======== MATERIAL FOR THIS TASK ========
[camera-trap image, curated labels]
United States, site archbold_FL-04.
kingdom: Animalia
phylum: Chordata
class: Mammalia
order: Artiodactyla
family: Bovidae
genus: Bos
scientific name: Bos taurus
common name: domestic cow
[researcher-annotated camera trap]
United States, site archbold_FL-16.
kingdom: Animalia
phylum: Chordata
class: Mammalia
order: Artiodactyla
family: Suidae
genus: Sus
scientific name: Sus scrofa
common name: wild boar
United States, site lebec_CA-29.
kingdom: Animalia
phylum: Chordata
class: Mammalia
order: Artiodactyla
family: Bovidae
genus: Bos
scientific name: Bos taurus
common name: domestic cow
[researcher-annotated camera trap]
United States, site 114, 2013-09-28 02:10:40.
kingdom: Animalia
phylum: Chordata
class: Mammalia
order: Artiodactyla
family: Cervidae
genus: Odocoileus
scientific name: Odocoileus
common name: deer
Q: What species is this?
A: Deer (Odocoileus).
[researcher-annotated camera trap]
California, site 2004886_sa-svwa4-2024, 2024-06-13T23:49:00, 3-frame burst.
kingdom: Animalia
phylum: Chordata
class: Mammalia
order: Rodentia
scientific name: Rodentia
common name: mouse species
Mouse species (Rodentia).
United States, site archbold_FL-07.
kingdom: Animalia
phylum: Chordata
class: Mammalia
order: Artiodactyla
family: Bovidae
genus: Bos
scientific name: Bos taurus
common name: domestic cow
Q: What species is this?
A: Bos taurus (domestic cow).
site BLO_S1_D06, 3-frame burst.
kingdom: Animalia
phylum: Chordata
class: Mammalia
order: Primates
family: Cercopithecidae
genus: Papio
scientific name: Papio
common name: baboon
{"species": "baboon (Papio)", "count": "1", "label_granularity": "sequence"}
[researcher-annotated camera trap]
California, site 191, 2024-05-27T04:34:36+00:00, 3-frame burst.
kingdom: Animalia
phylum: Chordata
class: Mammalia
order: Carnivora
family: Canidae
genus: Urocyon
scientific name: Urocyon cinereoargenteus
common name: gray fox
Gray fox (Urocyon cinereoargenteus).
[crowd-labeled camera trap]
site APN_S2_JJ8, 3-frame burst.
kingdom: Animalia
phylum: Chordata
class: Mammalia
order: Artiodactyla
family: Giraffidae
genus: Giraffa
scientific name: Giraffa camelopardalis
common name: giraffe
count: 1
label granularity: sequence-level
========
Letter for letter, copy all of the entries above.

> **YOUR SOLUTION**:
[camera-trap image, curated labels]
United States, site archbold_FL-04.
kingdom: Animalia
phylum: Chordata
class: Mammalia
order: Artiodactyla
family: Bovidae
genus: Bos
scientific name: Bos taurus
common name: domestic cow
[researcher-annotated camera trap]
United States, site archbold_FL-16.
kingdom: Animalia
phylum: Chordata
class: Mammalia
order: Artiodactyla
family: Suidae
genus: Sus
scientific name: Sus scrofa
common name: wild boar
United States, site lebec_CA-29.
kingdom: Animalia
phylum: Chordata
class: Mammalia
order: Artiodactyla
family: Bovidae
genus: Bos
scientific name: Bos taurus
common name: domestic cow
[researcher-annotated camera trap]
United States, site 114, 2013-09-28 02:10:40.
kingdom: Animalia
phylum: Chordata
class: Mammalia
order: Artiodactyla
family: Cervidae
genus: Odocoileus
scientific name: Odocoileus
common name: deer
Q: What species is this?
A: Deer (Odocoileus).
[researcher-annotated camera trap]
California, site 2004886_sa-svwa4-2024, 2024-06-13T23:49:00, 3-frame burst.
kingdom: Animalia
phylum: Chordata
class: Mammalia
order: Rodentia
scientific name: Rodentia
common name: mouse species
Mouse species (Rodentia).
United States, site archbold_FL-07.
kingdom: Animalia
phylum: Chordata
class: Mammalia
order: Artiodactyla
family: Bovidae
genus: Bos
scientific name: Bos taurus
common name: domestic cow
Q: What species is this?
A: Bos taurus (domestic cow).
site BLO_S1_D06, 3-frame burst.
kingdom: Animalia
phylum: Chordata
class: Mammalia
order: Primates
family: Cercopithecidae
genus: Papio
scientific name: Papio
common name: baboon
{"species": "baboon (Papio)", "count": "1", "label_granularity": "sequence"}
[researcher-annotated camera trap]
California, site 191, 2024-05-27T04:34:36+00:00, 3-frame burst.
kingdom: Animalia
phylum: Chordata
class: Mammalia
order: Carnivora
family: Canidae
genus: Urocyon
scientific name: Urocyon cinereoargenteus
common name: gray fox
Gray fox (Urocyon cinereoargenteus).
[crowd-labeled camera trap]
site APN_S2_JJ8, 3-frame burst.
kingdom: Animalia
phylum: Chordata
class: Mammalia
order: Artiodactyla
family: Giraffidae
genus: Giraffa
scientific name: Giraffa camelopardalis
common name: giraffe
count: 1
label granularity: sequence-level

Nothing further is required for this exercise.